# start of Source records

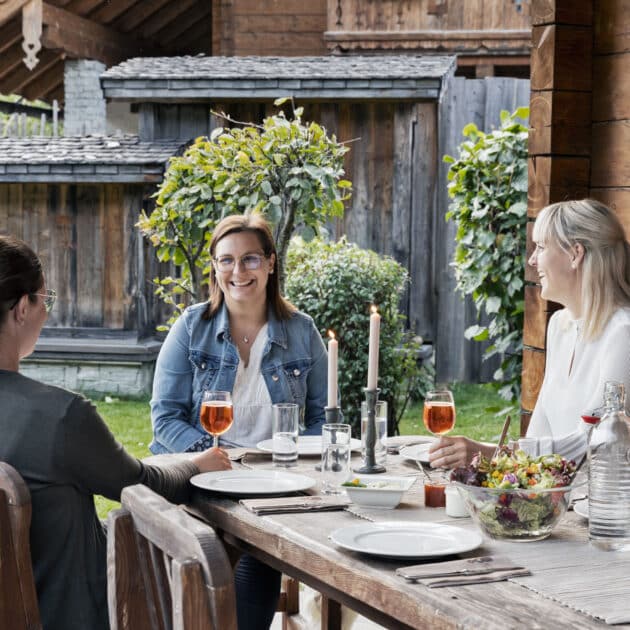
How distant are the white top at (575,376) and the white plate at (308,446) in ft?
1.83

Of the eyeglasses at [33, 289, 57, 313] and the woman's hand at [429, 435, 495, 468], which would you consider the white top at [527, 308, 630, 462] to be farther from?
the eyeglasses at [33, 289, 57, 313]

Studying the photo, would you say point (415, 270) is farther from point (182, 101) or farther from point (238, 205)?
point (238, 205)

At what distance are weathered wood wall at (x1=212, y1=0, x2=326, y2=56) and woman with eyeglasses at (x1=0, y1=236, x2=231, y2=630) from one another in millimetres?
10555

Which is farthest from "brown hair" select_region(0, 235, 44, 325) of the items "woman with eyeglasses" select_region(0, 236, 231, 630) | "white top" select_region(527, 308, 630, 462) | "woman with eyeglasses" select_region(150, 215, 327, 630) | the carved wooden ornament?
the carved wooden ornament

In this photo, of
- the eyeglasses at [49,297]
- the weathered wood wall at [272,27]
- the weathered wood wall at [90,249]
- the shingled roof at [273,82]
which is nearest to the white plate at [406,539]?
the eyeglasses at [49,297]

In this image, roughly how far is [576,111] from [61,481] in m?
2.87

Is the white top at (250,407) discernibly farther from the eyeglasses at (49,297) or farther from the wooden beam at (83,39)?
the wooden beam at (83,39)

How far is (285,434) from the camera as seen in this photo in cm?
314

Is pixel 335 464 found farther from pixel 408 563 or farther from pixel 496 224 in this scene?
pixel 496 224

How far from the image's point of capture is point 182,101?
32.2ft

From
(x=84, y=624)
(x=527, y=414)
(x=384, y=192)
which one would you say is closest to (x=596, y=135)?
(x=527, y=414)

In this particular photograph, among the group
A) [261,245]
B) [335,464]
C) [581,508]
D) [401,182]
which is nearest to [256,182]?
[261,245]

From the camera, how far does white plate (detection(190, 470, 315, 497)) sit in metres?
2.80

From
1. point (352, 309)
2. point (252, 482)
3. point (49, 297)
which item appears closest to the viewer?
point (49, 297)
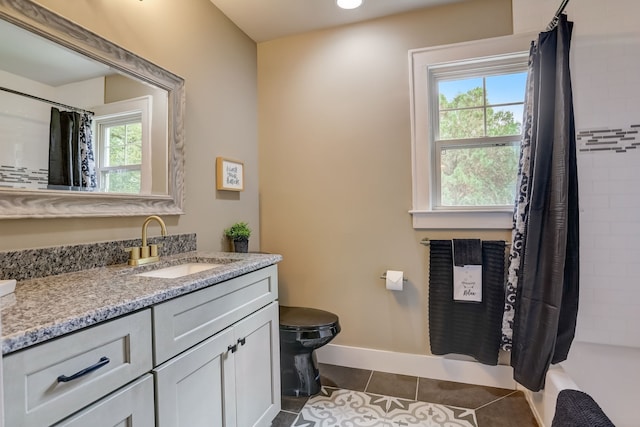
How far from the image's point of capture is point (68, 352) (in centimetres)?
79

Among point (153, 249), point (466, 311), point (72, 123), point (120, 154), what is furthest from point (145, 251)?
point (466, 311)

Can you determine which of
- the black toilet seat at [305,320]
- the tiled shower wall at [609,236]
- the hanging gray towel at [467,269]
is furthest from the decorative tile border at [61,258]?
the tiled shower wall at [609,236]

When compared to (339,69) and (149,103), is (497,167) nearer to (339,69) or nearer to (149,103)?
(339,69)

# end of Source records

▶ **Required task**: Reproduce all of the records above word for word, omitting the pictures from your answer.

▶ **Written response**:
How distant are the white top at (575,376) and the white plate at (308,446) in ft?
1.83

Of the eyeglasses at [33, 289, 57, 313] and the woman's hand at [429, 435, 495, 468], which would you consider the white top at [527, 308, 630, 462] to be farther from?
the eyeglasses at [33, 289, 57, 313]

Studying the photo, would you say point (415, 270) is farther from point (182, 101) or farther from point (238, 205)?
point (238, 205)

At what distance are weathered wood wall at (x1=212, y1=0, x2=326, y2=56) and woman with eyeglasses at (x1=0, y1=236, x2=231, y2=630) from one another in millimetres?
10555

Which is farthest from "brown hair" select_region(0, 235, 44, 325) of the items "woman with eyeglasses" select_region(0, 236, 231, 630) | "white top" select_region(527, 308, 630, 462) | "woman with eyeglasses" select_region(150, 215, 327, 630) | the carved wooden ornament?
the carved wooden ornament

In this photo, of
- the eyeglasses at [49,297]
- the weathered wood wall at [272,27]
- the weathered wood wall at [90,249]
- the shingled roof at [273,82]
which is nearest to the white plate at [406,539]?
the eyeglasses at [49,297]

In this image, roughly how far is [576,111] from [61,481] in m?
2.87

Is the white top at (250,407) discernibly farther from the eyeglasses at (49,297) or farther from the wooden beam at (83,39)?
the wooden beam at (83,39)

How far is (285,434) from the camera as seen in this photo in cm?
314

Is pixel 335 464 found farther from pixel 408 563 or farther from pixel 496 224 in this scene?
pixel 496 224

How far from the image's point of capture is point 182,101?
32.2ft

From
(x=84, y=624)
(x=527, y=414)
(x=384, y=192)
which one would you say is closest to (x=596, y=135)?
(x=527, y=414)

In this particular photograph, among the group
A) [261,245]
B) [335,464]
C) [581,508]
D) [401,182]
which is nearest to [256,182]?
[261,245]

From the camera, how far does white plate (detection(190, 470, 315, 497)) sit in metres?
2.80

From
1. point (352, 309)
2. point (252, 482)
3. point (49, 297)
which item appears closest to the viewer?
point (49, 297)
How far from the image's point of capture is point (68, 352) (in centimetres)?
79

Among point (153, 249), point (466, 311), point (72, 123), point (120, 154), what is furthest from point (145, 251)?
point (466, 311)

Can you determine which of
- the black toilet seat at [305,320]
- the tiled shower wall at [609,236]
- the hanging gray towel at [467,269]
is furthest from the decorative tile border at [61,258]?
the tiled shower wall at [609,236]

When compared to (339,69) and (149,103), is (497,167) nearer to (339,69) or nearer to (149,103)?
(339,69)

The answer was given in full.